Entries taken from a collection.
_ _ _ _

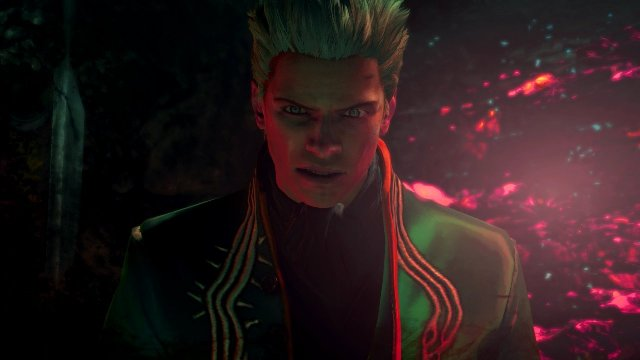 DMC Devil May Cry: Definitive Edition - Immagine 1
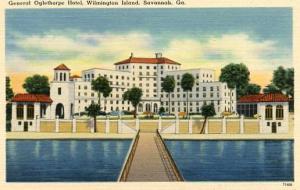 GA - Savannah. General Oglethorpe Hotel, Wilmington Island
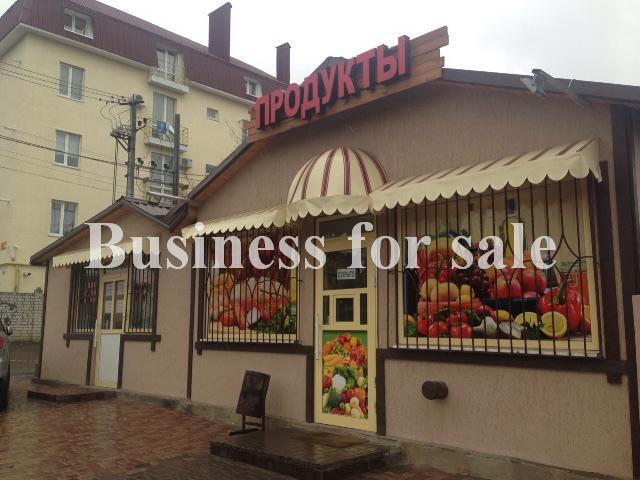 Продается Магазин на ул. Донского Дмитрия — 230 000 у.е.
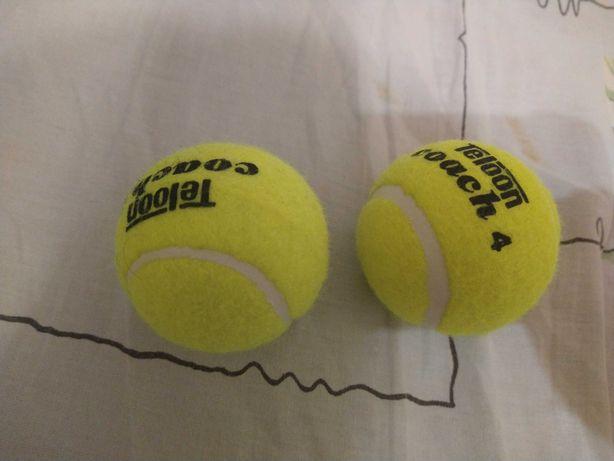 Продам тенісні м'ячі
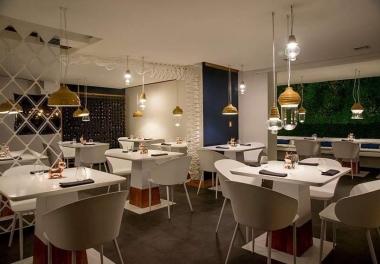 Restaurant 040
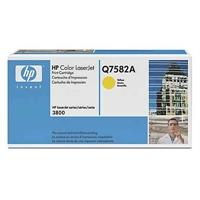 Värikasetti Laser HP Q7582A CLJ 3800 keltainen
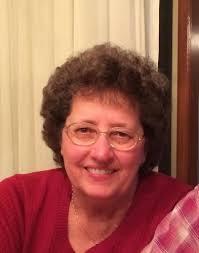 Jane Coffman Obituary (1945 - 2020) - Keymar, MD - The Frederick ...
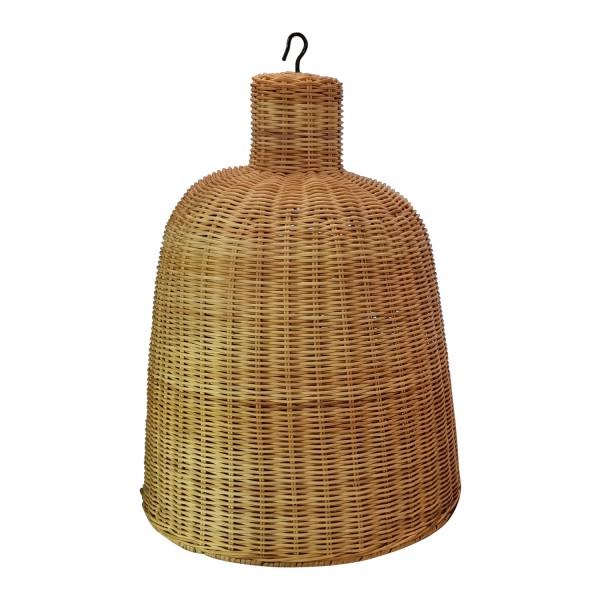 RATTAN LAMP A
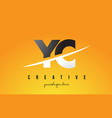 yc y c letter modern logo design with yellow vector image vector image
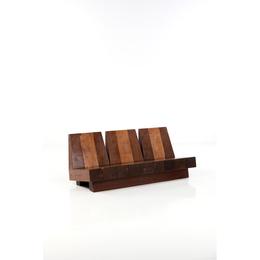 Sofa - Unique piece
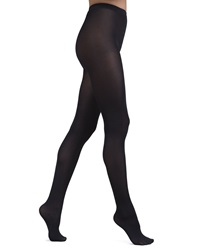 Wolford Satin Opaque 50 Tights Black X Large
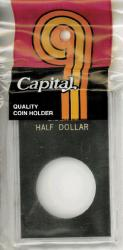 Capital Holder - Liberty Half Dollar, 2x3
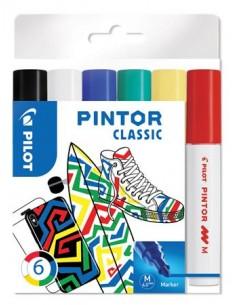 """Dekormarker készlet, 1,4 mm, PILOT """"Pintor M"""" 6 különbözõ klasszikus szín"""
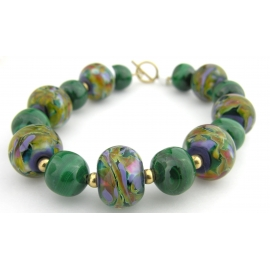 Handmade bracelet green purple artisan lampwork malachite gold fill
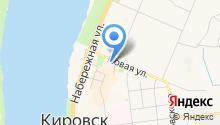 Муниципальное образование Кировск на карте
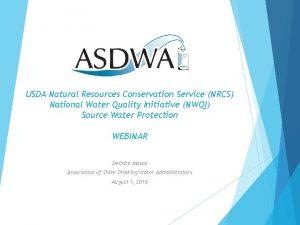 USDA Natural Resources Conservation Service NRCS National Water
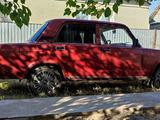 ВАЗ (Lada) 2107 2006 года за 390 000 тг. в Уральск – фото 2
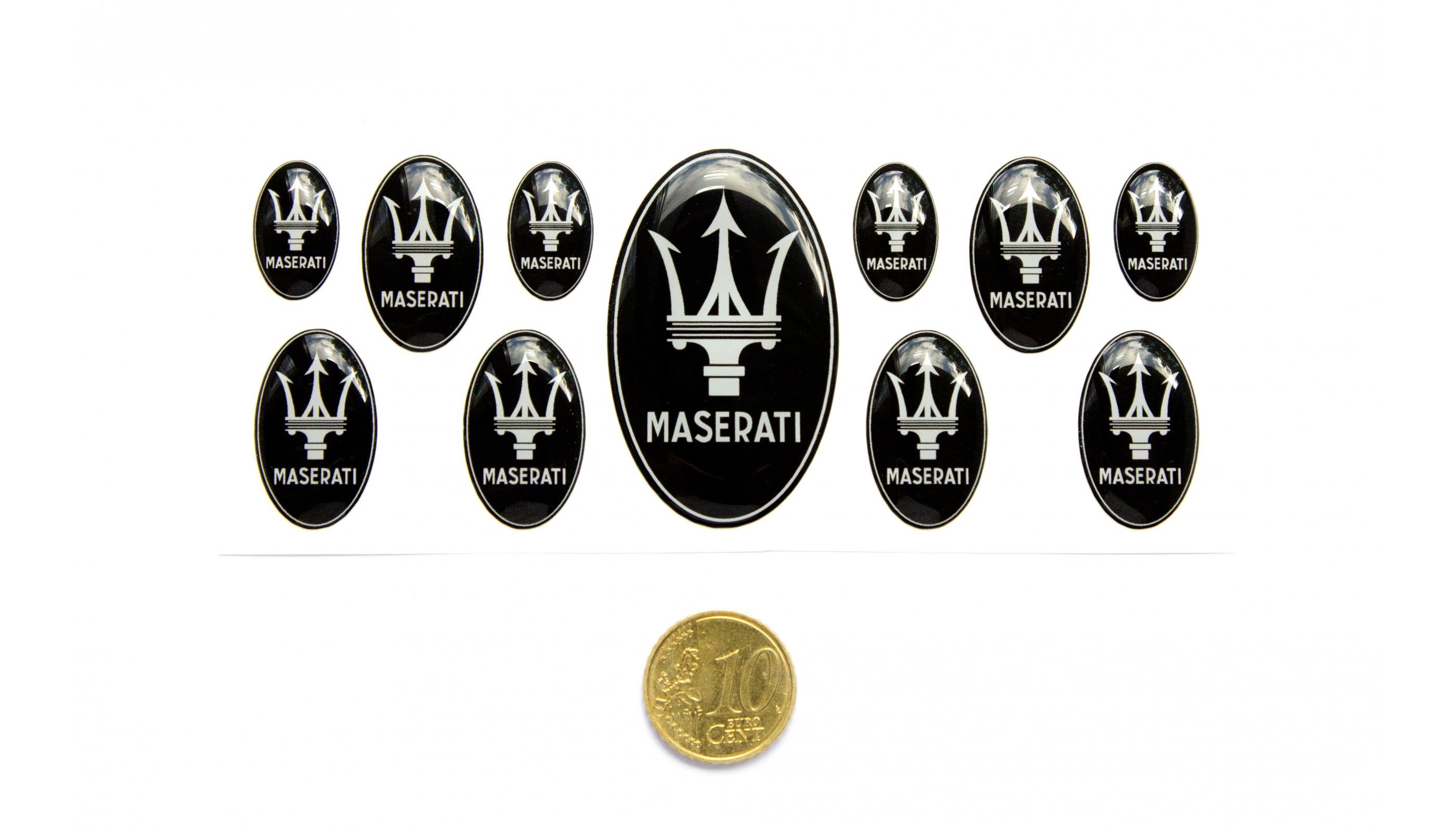 Maserati Domed Emblem Set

_ _ _ _

TASK BRIEF.
Retype each line above exactly. Leave the images out.

TASK SOLUTION.
 DMC Devil May Cry: Definitive Edition - Immagine 1
 GA - Savannah. General Oglethorpe Hotel, Wilmington Island
 Продается Магазин на ул. Донского Дмитрия — 230 000 у.е.
 Продам тенісні м'ячі
 Restaurant 040
 Värikasetti Laser HP Q7582A CLJ 3800 keltainen
 Jane Coffman Obituary (1945 - 2020) - Keymar, MD - The Frederick ...
 RATTAN LAMP A
 yc y c letter modern logo design with yellow vector image vector image
 Sofa - Unique piece
 Wolford Satin Opaque 50 Tights Black X Large
 Capital Holder - Liberty Half Dollar, 2x3
 """Dekormarker készlet, 1,4 mm, PILOT """"Pintor M"""" 6 különbözõ klasszikus szín"""
 Handmade bracelet green purple artisan lampwork malachite gold fill
 Муниципальное образование Кировск на карте
 USDA Natural Resources Conservation Service NRCS National Water
 ВАЗ (Lada) 2107 2006 года за 390 000 тг. в Уральск – фото 2
 Maserati Domed Emblem Set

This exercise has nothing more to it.